Marine heatwaves disrupt ecosystem structure and function via altered food webs and energy flux
The prevalence and intensity of marine heatwaves is increasing globally, disrupting local environmental conditions. The individual and population-level impacts of prolonged heatwaves on marine species have recently been demonstrated, yet whole-ecosystem consequences remain unexplored. We leveraged time series abundance data of 361 taxa, grouped into 86 functional groups, from six long-term surveys, diet information from a new diet database, and previous modeling efforts, to build two food web networks using an extension of the popular Ecopath ecosystem modeling framework, Ecotran.
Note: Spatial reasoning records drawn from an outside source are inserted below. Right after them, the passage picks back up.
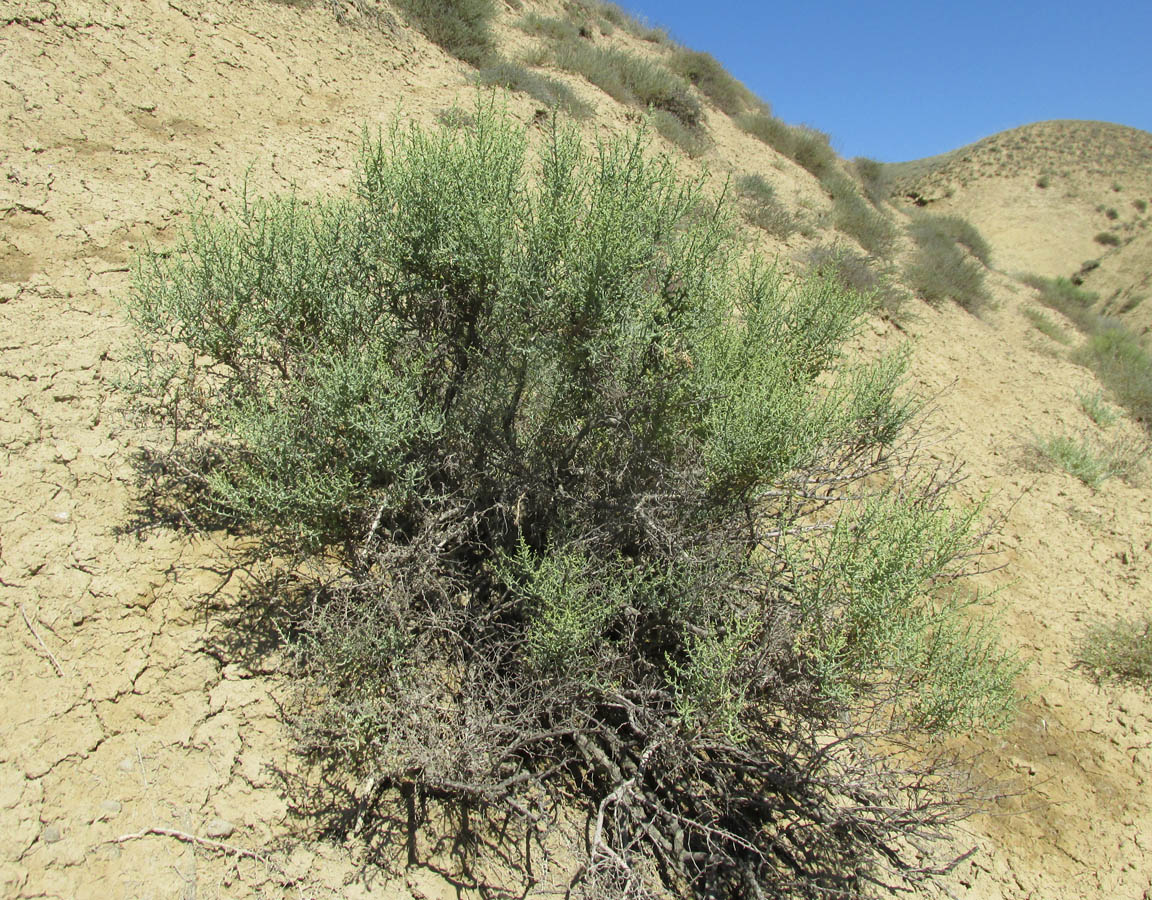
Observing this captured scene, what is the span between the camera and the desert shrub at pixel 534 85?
7781 mm

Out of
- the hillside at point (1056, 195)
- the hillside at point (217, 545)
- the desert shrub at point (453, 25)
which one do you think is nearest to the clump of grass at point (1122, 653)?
the hillside at point (217, 545)

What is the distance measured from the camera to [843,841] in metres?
2.87

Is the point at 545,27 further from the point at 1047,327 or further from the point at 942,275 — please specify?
the point at 1047,327

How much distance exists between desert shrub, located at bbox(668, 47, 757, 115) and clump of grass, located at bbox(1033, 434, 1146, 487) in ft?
25.8

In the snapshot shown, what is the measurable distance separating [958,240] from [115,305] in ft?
45.7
We compare ecosystem models parameterized before and after the onset of recent marine heatwaves to evaluate the cascading effects on ecosystem structure and function in the Northeast Pacific Ocean. While the ecosystem-level contribution (prey) and demand (predators) of most functional groups changed following the heatwaves, gelatinous taxa experienced the largest transformations, underscored by the arrival of northward-expanding pyrosomes. We show altered trophic relationships and energy flux have potentially profound consequences for ecosystem structure and function, and raise concerns for populations of threatened and harvested species. This work leverages a new diet database and six long term monitoring efforts of 361 taxa to build comparable pre- and post-heatwave ecosystem models. The study provides empirical demonstration of changes in ecosystem-wide patterns of energy flux and biomass in response to marine heatwaves.